● **Instruction**
Please put every line of the items below into a numbered list, leaving out the blank lines.
+ + + + + + +
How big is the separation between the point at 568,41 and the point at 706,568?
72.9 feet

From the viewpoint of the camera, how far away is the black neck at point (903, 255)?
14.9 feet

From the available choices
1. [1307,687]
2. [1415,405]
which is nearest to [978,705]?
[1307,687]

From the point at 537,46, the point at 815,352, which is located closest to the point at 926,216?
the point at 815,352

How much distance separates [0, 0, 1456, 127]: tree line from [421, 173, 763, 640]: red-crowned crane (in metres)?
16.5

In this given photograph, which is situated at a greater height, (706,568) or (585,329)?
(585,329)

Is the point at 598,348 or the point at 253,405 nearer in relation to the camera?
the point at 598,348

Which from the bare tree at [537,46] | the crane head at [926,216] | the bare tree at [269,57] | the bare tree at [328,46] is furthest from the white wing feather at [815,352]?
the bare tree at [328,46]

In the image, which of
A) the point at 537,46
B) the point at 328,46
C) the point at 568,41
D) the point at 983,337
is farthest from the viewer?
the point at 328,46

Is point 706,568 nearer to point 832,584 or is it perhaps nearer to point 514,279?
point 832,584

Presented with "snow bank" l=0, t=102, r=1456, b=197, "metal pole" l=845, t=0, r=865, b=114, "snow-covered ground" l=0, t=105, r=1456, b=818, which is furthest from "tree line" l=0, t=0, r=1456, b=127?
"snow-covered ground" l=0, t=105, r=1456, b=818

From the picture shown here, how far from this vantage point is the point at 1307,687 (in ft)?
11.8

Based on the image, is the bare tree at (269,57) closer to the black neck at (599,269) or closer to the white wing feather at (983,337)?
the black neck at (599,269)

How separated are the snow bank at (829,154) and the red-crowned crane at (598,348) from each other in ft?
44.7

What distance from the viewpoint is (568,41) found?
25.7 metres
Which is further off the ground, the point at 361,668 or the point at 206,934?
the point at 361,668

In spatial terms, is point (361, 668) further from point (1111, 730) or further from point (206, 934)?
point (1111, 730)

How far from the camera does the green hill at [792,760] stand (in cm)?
+ + + + + + +
● **Written solution**
1. How big is the separation between the point at 568,41 and the point at 706,568?
2. 72.9 feet
3. From the viewpoint of the camera, how far away is the black neck at point (903, 255)?
4. 14.9 feet
5. From the available choices
6. 1. [1307,687]
7. 2. [1415,405]
8. which is nearest to [978,705]?
9. [1307,687]
10. From the point at 537,46, the point at 815,352, which is located closest to the point at 926,216?
11. the point at 815,352
12. How much distance separates [0, 0, 1456, 127]: tree line from [421, 173, 763, 640]: red-crowned crane (in metres)?
13. 16.5
14. In this given photograph, which is situated at a greater height, (706,568) or (585,329)?
15. (585,329)
16. Is the point at 598,348 or the point at 253,405 nearer in relation to the camera?
17. the point at 598,348
18. Which from the bare tree at [537,46] | the crane head at [926,216] | the bare tree at [269,57] | the bare tree at [328,46] is furthest from the white wing feather at [815,352]?
19. the bare tree at [328,46]
20. In the image, which of
21. A) the point at 537,46
22. B) the point at 328,46
23. C) the point at 568,41
24. D) the point at 983,337
25. is farthest from the viewer?
26. the point at 328,46
27. Is point 706,568 nearer to point 832,584 or is it perhaps nearer to point 514,279?
28. point 832,584
29. Presented with "snow bank" l=0, t=102, r=1456, b=197, "metal pole" l=845, t=0, r=865, b=114, "snow-covered ground" l=0, t=105, r=1456, b=818, which is furthest from "tree line" l=0, t=0, r=1456, b=127?
30. "snow-covered ground" l=0, t=105, r=1456, b=818
31. From the picture shown here, how far from this vantage point is the point at 1307,687 (in ft)?
32. 11.8
33. Based on the image, is the bare tree at (269,57) closer to the black neck at (599,269) or closer to the white wing feather at (983,337)?
34. the black neck at (599,269)
35. How separated are the snow bank at (829,154) and the red-crowned crane at (598,348) from each other in ft?
36. 44.7
37. What distance from the viewpoint is (568,41) found?
38. 25.7 metres
39. Which is further off the ground, the point at 361,668 or the point at 206,934?
40. the point at 361,668
41. In spatial terms, is point (361, 668) further from point (1111, 730) or further from point (206, 934)?
42. point (1111, 730)
43. How far from the camera does the green hill at [792,760] stand (in cm)?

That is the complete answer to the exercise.